Model Collapse in the Self-Consuming Chain of Diffusion Finetuning: A Novel Perspective from Quantitative Trait Modeling
This addresses the issue of model degradation for researchers and practitioners using diffusion models in image generation, though it is incremental as it builds on existing concepts of model collapse.
The paper tackles the problem of model collapse in diffusion models when iteratively finetuned on their own outputs, showing that severe image quality degradation occurs universally and identifying CFG scale as a key factor, and proposes ReDiFine, a plug-and-play strategy that operates robustly without hyperparameter tuning.

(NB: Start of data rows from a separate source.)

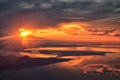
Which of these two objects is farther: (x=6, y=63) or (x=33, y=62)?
(x=33, y=62)

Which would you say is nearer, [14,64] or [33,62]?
[14,64]

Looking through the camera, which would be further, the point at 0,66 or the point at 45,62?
the point at 45,62

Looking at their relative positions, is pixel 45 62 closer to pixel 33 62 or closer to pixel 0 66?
pixel 33 62

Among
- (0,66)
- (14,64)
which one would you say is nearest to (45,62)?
(14,64)

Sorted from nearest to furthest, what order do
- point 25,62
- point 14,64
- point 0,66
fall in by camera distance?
point 0,66, point 14,64, point 25,62

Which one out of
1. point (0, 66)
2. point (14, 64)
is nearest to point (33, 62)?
point (14, 64)

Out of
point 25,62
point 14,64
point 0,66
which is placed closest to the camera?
point 0,66

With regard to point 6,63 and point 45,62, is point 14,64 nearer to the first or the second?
point 6,63

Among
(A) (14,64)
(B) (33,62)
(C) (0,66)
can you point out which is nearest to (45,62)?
(B) (33,62)

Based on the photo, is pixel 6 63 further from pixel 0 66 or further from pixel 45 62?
pixel 45 62
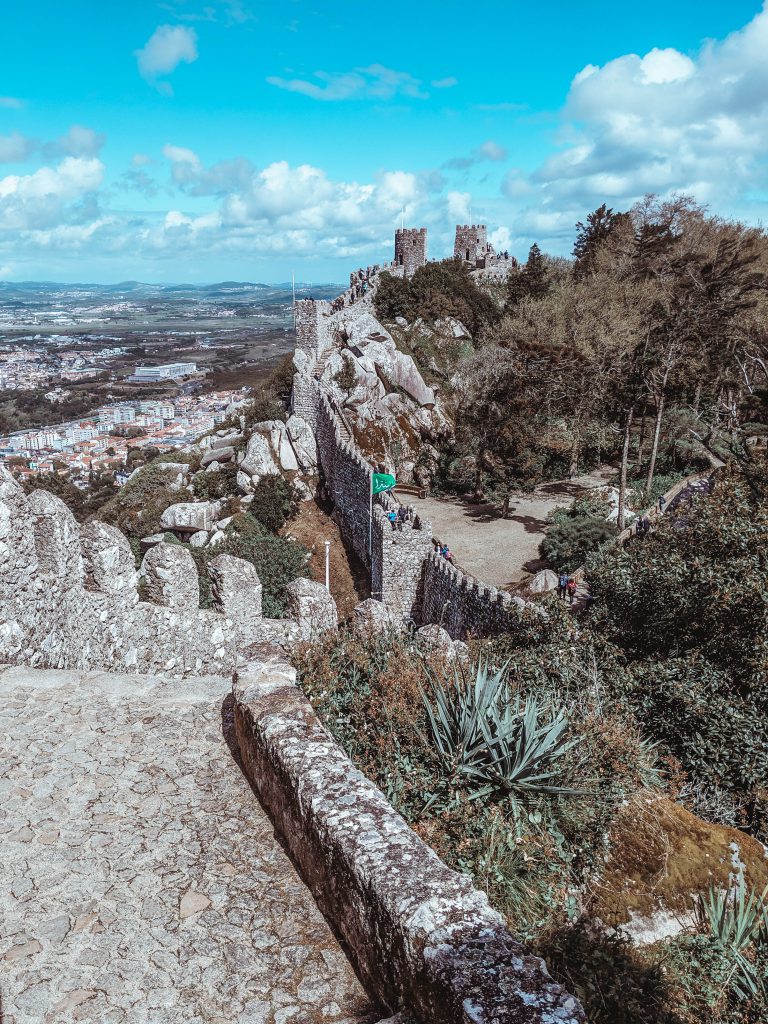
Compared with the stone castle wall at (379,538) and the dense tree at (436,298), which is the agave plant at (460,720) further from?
the dense tree at (436,298)

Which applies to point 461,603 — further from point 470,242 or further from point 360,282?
point 470,242

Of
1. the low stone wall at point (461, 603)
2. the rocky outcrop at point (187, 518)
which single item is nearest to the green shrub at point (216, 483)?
the rocky outcrop at point (187, 518)

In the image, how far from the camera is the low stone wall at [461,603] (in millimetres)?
12734

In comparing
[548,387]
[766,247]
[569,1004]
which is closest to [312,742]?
[569,1004]

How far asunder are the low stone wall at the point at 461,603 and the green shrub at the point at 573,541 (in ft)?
10.5

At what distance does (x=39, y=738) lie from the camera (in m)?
5.46

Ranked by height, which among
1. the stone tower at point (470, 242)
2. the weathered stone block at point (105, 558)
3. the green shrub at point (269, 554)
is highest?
the stone tower at point (470, 242)

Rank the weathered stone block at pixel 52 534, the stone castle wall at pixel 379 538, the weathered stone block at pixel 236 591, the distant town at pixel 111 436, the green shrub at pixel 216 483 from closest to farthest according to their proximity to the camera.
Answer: the weathered stone block at pixel 52 534 → the weathered stone block at pixel 236 591 → the stone castle wall at pixel 379 538 → the green shrub at pixel 216 483 → the distant town at pixel 111 436

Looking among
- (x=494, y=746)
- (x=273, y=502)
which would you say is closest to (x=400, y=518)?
(x=273, y=502)

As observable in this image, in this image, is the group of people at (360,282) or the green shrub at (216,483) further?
the group of people at (360,282)

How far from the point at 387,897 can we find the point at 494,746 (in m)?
1.96

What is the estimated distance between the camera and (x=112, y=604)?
730 centimetres

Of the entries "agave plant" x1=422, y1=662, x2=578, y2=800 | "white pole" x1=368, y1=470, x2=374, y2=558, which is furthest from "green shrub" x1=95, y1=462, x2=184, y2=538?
"agave plant" x1=422, y1=662, x2=578, y2=800

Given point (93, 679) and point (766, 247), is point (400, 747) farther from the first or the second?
point (766, 247)
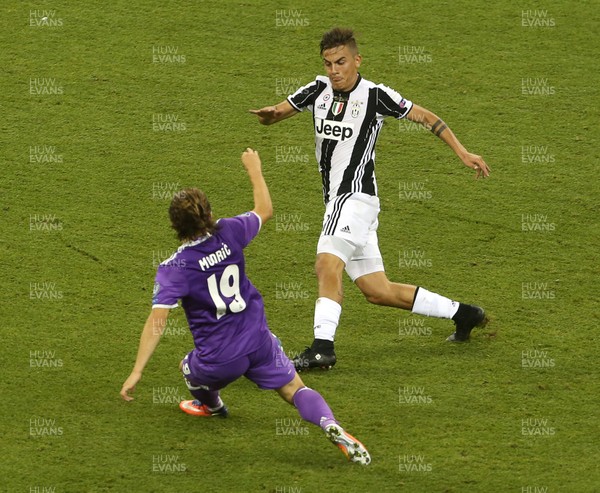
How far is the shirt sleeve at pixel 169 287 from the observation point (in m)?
6.70

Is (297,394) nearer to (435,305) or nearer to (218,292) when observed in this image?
(218,292)

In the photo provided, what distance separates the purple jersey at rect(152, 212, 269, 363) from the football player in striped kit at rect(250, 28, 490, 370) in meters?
1.29

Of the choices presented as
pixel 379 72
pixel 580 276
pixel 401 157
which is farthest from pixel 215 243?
pixel 379 72

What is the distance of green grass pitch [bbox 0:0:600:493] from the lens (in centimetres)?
708

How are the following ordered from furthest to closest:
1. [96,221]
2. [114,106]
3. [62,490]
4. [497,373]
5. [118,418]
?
[114,106] < [96,221] < [497,373] < [118,418] < [62,490]

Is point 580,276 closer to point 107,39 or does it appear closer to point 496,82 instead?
point 496,82

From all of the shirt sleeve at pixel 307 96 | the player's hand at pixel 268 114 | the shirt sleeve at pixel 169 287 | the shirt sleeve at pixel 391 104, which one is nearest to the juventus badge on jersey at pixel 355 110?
the shirt sleeve at pixel 391 104

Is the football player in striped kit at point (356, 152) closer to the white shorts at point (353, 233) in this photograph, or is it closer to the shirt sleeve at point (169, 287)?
the white shorts at point (353, 233)

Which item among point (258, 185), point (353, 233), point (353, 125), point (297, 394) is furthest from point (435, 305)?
point (258, 185)

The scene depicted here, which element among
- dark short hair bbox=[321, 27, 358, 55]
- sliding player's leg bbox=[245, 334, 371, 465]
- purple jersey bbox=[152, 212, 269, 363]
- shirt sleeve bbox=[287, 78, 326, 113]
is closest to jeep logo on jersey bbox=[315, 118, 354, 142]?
shirt sleeve bbox=[287, 78, 326, 113]

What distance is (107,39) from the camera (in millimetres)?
12461

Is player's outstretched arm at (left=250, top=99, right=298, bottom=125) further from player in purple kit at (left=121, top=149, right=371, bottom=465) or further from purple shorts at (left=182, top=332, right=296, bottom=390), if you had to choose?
purple shorts at (left=182, top=332, right=296, bottom=390)

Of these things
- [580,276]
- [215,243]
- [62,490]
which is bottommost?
[62,490]

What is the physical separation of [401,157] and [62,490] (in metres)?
5.35
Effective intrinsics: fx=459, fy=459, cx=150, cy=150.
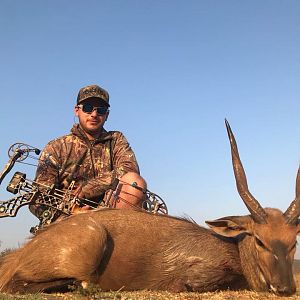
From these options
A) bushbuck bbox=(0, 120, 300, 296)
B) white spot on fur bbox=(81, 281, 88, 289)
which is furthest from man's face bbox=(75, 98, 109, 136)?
white spot on fur bbox=(81, 281, 88, 289)

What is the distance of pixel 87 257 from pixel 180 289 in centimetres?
141

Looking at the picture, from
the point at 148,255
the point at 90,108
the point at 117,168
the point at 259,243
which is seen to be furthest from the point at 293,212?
the point at 90,108

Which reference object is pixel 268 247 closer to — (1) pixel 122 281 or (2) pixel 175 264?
(2) pixel 175 264

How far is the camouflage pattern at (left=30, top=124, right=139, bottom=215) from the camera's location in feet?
28.8

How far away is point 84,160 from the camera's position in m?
9.38

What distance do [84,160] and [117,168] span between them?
809 mm

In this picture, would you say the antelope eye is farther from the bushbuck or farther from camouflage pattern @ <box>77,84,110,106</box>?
camouflage pattern @ <box>77,84,110,106</box>

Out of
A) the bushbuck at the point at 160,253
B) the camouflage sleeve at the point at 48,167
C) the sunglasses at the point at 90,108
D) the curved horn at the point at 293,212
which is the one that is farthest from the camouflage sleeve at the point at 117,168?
the curved horn at the point at 293,212

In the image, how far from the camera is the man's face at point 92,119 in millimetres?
9648

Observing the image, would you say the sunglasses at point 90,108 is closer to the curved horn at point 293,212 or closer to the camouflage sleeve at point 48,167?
the camouflage sleeve at point 48,167

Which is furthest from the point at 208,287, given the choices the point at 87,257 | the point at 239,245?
the point at 87,257

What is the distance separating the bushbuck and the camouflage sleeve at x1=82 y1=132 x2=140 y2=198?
1426mm

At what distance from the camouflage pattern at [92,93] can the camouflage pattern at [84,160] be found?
2.05ft

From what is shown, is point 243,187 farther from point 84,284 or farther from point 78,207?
point 78,207
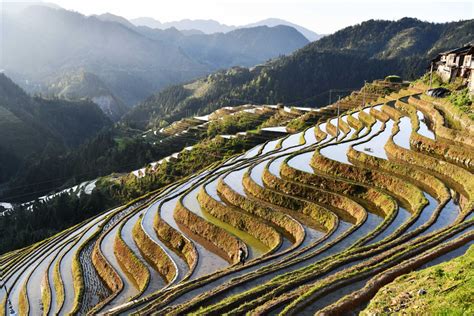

Model collapse, the severe degradation of generative models when iteratively trained on their own outputs, has gained significant attention in recent years. This paper examines Chain of Diffusion, where a pretrained text-to-image diffusion model is finetuned on its own generated images. We demonstrate that severe image quality degradation was universal and identify CFG scale as the key factor impacting this model collapse. Drawing on an analogy between the Chain of Diffusion and biological evolution, we then introduce a novel theoretical analysis based on quantitative trait modeling from statistical genetics. Our theoretical analysis aligns with empirical observations of the generated images in the Chain of Diffusion. Finally, we propose Reusable Diffusion Finetuning (ReDiFine), a simple yet effective strategy inspired by genetic mutations. It operates robustly across various scenarios without requiring any hyperparameter tuning, making it a plug-and-play solution for reusable image generation.